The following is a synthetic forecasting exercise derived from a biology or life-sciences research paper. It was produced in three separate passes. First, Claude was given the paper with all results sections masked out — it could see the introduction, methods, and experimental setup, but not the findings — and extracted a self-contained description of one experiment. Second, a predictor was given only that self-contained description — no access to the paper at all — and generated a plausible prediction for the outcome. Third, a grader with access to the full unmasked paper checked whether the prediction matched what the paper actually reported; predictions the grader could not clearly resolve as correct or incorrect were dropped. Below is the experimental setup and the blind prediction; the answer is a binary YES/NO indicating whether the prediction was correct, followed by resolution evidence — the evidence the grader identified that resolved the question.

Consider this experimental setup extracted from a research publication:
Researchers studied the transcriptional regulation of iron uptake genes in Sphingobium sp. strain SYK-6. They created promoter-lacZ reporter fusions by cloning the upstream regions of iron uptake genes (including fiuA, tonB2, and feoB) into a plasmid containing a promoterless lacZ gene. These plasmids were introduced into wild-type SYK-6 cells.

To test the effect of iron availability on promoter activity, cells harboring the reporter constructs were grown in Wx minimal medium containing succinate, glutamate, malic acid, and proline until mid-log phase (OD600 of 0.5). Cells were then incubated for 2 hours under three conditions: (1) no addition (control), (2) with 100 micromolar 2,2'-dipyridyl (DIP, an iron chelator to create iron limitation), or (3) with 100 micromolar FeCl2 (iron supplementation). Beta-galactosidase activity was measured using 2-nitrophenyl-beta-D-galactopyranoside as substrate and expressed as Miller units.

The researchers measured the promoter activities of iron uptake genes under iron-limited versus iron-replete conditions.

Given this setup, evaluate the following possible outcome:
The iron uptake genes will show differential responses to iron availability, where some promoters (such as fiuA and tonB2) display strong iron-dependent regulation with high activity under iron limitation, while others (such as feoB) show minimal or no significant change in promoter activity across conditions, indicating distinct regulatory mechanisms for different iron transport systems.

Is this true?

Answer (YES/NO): NO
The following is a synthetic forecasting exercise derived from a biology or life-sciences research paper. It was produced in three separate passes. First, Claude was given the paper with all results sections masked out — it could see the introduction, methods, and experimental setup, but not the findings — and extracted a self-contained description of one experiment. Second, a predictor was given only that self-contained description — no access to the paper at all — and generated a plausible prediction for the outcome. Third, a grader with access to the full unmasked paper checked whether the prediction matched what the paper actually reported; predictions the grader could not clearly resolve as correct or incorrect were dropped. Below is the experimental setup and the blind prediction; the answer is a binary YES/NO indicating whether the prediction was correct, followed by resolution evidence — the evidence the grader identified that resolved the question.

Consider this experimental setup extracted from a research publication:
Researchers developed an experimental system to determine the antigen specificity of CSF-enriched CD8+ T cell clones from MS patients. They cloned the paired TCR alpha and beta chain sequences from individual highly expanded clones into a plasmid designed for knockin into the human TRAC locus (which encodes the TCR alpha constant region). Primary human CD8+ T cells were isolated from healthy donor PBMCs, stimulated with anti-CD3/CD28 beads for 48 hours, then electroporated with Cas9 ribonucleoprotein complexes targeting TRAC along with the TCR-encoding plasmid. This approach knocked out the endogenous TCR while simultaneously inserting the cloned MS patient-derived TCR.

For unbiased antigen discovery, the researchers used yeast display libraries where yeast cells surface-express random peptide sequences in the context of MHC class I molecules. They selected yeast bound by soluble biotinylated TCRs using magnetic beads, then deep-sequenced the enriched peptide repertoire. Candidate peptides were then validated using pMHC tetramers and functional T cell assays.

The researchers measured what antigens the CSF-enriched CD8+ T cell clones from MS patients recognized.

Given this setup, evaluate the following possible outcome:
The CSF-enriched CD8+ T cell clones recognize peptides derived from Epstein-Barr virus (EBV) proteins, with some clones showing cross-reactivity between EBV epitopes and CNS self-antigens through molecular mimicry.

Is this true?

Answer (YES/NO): NO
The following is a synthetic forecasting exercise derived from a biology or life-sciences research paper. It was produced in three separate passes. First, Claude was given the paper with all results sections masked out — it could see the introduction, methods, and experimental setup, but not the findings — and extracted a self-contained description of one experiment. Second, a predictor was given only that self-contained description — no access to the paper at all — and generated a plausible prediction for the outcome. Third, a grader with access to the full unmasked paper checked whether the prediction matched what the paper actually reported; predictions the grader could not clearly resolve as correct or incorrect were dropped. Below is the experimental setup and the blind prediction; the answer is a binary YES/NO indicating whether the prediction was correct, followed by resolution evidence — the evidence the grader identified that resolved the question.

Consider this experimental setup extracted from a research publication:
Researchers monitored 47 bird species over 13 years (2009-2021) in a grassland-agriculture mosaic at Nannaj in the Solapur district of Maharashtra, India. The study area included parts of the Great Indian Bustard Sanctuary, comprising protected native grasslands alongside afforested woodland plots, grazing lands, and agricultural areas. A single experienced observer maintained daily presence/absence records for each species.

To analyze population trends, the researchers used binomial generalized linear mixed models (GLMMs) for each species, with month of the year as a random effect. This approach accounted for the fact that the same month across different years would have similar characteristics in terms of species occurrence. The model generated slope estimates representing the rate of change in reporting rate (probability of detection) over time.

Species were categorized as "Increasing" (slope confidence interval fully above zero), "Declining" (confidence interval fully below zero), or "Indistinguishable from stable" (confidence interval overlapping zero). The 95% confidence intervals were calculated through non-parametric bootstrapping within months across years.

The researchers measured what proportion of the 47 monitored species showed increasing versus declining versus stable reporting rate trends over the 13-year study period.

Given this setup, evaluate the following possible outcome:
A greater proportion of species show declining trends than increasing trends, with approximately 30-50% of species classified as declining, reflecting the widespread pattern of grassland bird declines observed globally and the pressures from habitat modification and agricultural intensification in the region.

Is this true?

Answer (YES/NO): NO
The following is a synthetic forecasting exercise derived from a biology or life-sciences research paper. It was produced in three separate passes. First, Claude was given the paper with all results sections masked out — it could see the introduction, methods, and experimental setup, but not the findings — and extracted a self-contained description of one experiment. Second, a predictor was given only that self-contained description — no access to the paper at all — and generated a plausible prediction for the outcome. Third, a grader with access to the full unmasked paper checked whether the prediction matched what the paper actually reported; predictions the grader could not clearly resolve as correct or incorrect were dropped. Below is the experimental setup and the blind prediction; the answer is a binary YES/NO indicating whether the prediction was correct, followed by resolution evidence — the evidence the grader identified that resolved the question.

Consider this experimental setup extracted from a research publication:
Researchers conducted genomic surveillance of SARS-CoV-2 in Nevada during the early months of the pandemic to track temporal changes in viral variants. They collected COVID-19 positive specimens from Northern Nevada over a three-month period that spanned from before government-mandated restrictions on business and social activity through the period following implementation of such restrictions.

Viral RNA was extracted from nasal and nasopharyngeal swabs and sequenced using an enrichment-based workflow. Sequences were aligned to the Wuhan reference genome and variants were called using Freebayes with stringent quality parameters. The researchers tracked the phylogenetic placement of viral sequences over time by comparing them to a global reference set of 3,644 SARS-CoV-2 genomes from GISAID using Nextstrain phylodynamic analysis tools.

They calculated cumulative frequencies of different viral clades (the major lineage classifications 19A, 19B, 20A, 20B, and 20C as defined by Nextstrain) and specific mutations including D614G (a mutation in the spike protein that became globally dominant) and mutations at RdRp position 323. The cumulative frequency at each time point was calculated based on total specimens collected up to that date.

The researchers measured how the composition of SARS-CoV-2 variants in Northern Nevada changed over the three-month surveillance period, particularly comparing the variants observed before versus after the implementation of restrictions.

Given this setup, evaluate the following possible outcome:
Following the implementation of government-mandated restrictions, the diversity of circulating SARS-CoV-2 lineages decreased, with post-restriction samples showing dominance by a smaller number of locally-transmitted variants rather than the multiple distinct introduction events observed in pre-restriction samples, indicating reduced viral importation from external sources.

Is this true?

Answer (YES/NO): YES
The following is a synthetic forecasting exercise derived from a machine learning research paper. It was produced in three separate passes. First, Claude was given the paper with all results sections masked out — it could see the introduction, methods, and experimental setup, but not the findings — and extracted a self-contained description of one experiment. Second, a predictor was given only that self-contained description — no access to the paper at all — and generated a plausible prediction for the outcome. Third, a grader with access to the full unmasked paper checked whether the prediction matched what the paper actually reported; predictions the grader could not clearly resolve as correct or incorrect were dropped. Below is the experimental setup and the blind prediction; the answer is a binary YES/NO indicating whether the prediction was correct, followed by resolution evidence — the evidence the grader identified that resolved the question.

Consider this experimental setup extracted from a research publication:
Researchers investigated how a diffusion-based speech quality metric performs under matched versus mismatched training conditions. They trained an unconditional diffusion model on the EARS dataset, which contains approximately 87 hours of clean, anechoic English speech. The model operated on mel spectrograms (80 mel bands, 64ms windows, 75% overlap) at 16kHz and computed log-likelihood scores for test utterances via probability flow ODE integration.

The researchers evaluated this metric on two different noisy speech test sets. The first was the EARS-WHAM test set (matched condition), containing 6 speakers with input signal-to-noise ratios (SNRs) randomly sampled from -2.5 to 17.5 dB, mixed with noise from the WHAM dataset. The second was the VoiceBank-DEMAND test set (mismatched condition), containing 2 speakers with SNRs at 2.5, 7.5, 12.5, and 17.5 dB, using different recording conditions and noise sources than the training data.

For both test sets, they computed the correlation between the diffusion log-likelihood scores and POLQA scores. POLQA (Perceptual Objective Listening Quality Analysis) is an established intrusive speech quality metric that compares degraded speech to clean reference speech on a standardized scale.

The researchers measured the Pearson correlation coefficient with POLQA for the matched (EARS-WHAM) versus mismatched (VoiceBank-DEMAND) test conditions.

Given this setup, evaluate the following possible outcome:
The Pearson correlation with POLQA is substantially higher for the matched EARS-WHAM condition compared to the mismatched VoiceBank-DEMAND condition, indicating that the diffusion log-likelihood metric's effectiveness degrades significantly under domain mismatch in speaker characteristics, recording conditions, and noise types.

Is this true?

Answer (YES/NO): NO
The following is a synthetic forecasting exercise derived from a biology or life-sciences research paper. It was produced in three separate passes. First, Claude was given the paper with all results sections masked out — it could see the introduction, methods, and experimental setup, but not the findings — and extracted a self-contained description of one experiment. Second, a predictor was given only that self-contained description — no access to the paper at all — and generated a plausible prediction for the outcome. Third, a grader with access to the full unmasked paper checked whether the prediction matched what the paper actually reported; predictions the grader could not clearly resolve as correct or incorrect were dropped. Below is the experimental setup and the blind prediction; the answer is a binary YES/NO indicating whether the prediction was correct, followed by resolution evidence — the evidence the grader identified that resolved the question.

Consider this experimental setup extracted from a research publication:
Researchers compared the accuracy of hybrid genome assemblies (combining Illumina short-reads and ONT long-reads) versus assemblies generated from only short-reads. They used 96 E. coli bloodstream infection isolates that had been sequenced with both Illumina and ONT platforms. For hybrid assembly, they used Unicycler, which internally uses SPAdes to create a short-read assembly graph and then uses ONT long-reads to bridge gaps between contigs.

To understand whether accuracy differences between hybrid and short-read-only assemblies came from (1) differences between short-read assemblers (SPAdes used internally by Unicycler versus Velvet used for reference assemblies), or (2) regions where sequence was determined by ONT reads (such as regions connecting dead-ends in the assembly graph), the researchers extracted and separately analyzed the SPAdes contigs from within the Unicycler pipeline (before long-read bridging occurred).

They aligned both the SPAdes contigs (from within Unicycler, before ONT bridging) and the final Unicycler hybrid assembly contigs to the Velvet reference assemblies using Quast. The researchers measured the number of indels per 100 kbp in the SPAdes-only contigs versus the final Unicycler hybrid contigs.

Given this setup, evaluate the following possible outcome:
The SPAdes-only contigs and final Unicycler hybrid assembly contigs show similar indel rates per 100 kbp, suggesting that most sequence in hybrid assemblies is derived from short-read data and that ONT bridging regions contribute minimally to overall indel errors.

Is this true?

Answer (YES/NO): NO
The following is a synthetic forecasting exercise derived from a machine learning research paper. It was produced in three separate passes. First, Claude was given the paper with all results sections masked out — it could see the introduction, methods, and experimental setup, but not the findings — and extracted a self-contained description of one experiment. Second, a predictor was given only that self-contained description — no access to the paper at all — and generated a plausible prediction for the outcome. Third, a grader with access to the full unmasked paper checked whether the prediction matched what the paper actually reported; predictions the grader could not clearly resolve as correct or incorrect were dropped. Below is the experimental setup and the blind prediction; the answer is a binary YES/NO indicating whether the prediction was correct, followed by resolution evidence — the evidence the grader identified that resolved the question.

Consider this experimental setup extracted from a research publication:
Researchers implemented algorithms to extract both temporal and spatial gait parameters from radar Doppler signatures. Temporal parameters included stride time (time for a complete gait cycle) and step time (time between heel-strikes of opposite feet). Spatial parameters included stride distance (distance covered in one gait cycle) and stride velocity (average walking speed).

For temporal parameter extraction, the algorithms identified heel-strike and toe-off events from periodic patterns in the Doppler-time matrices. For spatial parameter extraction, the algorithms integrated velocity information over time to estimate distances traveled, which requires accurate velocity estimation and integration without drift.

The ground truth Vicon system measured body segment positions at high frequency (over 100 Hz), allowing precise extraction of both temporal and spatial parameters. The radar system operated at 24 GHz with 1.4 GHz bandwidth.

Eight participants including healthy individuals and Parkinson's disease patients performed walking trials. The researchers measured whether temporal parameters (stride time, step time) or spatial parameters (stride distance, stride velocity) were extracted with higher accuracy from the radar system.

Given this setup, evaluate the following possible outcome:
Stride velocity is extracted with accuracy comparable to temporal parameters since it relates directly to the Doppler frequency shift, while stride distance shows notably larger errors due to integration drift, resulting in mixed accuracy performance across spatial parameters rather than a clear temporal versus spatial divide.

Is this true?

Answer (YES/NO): NO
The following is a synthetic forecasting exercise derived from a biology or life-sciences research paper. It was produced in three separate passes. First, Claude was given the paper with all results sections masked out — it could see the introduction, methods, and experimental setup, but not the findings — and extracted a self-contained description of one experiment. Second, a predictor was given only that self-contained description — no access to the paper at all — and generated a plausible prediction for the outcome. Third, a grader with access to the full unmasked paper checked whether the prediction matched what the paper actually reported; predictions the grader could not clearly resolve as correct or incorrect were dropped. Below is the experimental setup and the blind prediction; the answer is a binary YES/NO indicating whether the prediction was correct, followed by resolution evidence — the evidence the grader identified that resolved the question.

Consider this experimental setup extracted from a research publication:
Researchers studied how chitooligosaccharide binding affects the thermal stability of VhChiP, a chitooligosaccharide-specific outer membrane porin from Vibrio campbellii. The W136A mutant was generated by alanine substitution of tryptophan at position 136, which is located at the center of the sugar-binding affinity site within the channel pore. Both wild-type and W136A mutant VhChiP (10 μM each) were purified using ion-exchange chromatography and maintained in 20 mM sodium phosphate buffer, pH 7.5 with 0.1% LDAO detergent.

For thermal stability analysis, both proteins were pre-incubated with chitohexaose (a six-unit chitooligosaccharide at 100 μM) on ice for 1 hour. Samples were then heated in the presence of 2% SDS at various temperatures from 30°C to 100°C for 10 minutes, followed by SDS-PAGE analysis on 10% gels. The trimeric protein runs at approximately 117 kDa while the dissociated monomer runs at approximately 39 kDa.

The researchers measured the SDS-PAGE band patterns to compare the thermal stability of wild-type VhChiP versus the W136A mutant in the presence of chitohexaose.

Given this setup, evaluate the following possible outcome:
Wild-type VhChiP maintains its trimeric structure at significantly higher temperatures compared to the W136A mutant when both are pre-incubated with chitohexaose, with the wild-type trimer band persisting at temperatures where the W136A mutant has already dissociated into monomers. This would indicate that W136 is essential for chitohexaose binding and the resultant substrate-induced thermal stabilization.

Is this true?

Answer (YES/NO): YES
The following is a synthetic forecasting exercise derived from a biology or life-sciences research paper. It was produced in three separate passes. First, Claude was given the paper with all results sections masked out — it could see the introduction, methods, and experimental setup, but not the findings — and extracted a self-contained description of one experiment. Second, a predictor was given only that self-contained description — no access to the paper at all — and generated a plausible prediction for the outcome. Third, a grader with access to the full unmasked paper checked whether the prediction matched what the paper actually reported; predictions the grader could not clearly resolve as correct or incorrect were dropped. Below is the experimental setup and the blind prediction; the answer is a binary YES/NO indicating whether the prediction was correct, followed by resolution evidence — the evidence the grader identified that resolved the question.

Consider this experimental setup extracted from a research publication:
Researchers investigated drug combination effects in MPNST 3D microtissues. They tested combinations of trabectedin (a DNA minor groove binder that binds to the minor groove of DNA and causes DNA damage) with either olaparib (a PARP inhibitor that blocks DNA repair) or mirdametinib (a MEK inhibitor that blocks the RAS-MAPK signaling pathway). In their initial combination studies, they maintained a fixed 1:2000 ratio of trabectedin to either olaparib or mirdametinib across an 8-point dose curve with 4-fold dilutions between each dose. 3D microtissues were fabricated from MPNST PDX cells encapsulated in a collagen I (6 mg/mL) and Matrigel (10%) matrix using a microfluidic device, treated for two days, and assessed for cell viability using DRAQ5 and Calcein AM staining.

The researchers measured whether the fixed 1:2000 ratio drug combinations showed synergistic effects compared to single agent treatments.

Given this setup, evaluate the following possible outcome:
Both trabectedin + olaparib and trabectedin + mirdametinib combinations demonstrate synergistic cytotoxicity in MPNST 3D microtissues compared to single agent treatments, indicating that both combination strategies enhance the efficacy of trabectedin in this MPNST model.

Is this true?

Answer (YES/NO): NO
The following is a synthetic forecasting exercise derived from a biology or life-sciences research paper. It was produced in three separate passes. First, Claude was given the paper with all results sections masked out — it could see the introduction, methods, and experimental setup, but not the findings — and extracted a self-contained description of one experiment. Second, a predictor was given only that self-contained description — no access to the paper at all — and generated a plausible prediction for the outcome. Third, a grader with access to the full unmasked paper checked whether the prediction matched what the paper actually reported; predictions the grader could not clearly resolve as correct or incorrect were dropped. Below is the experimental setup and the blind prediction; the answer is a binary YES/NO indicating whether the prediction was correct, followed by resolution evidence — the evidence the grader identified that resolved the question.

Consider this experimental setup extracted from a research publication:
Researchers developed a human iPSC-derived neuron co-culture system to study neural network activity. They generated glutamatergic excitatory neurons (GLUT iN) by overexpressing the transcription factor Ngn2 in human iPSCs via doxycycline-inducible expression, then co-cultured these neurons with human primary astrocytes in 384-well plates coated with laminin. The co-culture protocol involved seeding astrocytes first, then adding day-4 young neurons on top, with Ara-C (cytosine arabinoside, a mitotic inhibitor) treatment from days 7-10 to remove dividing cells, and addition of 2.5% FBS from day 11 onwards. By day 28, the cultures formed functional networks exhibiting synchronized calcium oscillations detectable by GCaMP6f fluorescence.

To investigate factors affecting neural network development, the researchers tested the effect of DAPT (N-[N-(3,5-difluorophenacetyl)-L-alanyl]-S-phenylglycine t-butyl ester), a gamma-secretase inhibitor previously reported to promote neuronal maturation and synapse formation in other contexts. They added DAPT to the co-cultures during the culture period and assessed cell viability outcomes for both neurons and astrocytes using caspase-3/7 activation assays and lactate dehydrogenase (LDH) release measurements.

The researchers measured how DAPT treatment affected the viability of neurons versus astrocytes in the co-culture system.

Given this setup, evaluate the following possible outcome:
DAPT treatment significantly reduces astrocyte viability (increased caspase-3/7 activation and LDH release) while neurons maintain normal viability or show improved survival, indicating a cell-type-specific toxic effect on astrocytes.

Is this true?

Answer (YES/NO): YES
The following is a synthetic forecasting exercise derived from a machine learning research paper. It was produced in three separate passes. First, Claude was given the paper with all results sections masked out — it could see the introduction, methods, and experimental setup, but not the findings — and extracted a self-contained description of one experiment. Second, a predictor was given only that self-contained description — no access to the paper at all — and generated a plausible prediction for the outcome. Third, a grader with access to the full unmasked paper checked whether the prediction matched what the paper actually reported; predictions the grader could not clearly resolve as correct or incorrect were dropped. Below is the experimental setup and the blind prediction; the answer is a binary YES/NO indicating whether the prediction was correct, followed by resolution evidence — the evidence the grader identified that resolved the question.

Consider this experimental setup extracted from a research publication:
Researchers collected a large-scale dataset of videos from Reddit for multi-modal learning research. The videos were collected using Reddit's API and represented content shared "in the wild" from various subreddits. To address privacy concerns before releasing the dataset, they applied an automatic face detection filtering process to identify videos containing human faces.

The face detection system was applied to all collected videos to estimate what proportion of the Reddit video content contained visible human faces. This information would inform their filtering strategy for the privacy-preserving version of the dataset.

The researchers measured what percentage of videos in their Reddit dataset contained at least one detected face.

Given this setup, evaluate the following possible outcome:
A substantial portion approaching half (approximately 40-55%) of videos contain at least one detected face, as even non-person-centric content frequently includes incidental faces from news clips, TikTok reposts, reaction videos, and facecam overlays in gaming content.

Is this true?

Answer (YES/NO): NO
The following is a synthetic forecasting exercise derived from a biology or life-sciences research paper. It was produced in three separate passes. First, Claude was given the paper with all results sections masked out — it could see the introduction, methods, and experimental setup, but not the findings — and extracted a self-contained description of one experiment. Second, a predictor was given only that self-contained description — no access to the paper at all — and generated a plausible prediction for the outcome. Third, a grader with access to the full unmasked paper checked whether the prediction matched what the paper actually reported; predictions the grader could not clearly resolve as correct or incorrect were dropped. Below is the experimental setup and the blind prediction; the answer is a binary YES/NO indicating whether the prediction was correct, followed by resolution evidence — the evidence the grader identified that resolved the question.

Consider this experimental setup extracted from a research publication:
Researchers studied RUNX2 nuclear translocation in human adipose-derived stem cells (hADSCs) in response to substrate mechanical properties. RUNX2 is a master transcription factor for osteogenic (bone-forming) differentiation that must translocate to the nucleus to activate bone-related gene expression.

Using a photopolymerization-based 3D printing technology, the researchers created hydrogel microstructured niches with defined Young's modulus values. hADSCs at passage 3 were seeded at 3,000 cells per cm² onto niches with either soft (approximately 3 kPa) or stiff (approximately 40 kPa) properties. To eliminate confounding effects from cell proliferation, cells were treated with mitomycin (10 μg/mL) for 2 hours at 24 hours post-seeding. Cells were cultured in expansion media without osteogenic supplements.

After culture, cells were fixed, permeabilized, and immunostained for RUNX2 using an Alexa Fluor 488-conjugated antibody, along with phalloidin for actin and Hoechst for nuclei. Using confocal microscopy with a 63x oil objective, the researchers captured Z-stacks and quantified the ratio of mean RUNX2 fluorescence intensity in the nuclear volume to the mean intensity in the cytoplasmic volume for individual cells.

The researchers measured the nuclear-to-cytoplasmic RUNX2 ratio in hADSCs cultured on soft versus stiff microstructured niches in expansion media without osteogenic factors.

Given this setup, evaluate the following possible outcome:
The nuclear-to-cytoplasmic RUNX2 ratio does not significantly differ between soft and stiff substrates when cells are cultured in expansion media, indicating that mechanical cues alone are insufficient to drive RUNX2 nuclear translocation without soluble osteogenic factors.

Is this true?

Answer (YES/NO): NO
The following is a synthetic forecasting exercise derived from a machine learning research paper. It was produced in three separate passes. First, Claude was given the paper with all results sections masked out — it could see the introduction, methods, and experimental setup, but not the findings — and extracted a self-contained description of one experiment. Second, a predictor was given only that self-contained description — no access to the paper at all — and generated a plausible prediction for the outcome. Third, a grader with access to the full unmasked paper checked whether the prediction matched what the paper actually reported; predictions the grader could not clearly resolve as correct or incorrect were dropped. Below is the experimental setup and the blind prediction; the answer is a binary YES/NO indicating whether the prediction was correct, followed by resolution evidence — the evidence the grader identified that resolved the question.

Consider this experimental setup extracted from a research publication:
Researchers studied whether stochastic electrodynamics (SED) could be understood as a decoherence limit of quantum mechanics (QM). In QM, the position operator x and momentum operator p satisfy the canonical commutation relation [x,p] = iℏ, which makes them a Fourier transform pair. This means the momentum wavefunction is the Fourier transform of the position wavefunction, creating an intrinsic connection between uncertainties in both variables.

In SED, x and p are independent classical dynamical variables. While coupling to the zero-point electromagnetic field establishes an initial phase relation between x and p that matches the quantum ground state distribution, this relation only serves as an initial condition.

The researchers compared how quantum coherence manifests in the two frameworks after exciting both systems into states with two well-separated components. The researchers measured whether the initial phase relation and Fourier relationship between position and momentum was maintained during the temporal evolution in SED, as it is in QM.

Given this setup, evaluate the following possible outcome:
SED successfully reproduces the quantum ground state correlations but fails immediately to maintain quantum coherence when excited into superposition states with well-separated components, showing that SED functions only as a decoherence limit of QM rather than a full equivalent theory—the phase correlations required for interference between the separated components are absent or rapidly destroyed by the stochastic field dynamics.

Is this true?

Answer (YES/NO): YES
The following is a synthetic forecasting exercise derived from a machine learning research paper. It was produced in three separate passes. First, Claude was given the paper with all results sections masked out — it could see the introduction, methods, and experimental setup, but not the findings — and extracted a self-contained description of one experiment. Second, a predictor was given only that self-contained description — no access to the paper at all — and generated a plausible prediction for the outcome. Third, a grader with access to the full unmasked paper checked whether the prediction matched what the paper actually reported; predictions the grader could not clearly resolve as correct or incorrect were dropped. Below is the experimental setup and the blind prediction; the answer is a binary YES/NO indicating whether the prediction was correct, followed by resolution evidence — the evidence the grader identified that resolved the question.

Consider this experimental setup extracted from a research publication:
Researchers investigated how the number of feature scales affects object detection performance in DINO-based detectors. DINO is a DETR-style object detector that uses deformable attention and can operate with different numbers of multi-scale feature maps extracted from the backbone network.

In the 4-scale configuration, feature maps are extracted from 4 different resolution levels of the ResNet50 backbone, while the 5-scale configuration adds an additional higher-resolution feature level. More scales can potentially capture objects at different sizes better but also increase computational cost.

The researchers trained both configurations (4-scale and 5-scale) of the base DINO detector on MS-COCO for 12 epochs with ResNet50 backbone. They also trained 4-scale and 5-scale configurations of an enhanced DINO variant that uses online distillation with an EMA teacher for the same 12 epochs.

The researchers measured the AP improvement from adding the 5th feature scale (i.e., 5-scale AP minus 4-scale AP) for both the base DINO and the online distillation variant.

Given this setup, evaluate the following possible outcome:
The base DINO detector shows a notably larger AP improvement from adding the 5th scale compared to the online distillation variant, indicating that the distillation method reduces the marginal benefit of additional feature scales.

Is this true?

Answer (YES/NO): NO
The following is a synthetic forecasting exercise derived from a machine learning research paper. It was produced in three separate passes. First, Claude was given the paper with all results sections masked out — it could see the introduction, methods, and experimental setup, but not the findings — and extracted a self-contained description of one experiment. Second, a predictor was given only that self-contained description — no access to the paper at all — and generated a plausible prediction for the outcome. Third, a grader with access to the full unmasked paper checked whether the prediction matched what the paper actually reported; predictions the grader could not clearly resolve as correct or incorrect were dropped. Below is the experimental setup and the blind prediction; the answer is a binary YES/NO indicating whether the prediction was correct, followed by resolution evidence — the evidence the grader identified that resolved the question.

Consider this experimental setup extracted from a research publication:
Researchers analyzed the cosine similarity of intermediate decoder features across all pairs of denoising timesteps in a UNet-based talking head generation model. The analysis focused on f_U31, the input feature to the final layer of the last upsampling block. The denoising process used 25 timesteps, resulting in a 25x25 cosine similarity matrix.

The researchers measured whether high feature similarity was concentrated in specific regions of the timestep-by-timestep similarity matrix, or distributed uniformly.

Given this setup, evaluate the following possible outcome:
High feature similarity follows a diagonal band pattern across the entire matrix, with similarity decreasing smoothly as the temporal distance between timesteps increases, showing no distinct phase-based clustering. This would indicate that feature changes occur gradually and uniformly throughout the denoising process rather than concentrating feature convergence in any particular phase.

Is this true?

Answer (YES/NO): NO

***

■ **Task objective**
Search the data for "Pearson". Copy every matching line.

■ **Solution to this problem**
The researchers measured the Pearson correlation coefficient with POLQA for the matched (EARS-WHAM) versus mismatched (VoiceBank-DEMAND) test conditions.
The Pearson correlation with POLQA is substantially higher for the matched EARS-WHAM condition compared to the mismatched VoiceBank-DEMAND condition, indicating that the diffusion log-likelihood metric's effectiveness degrades significantly under domain mismatch in speaker characteristics, recording conditions, and noise types.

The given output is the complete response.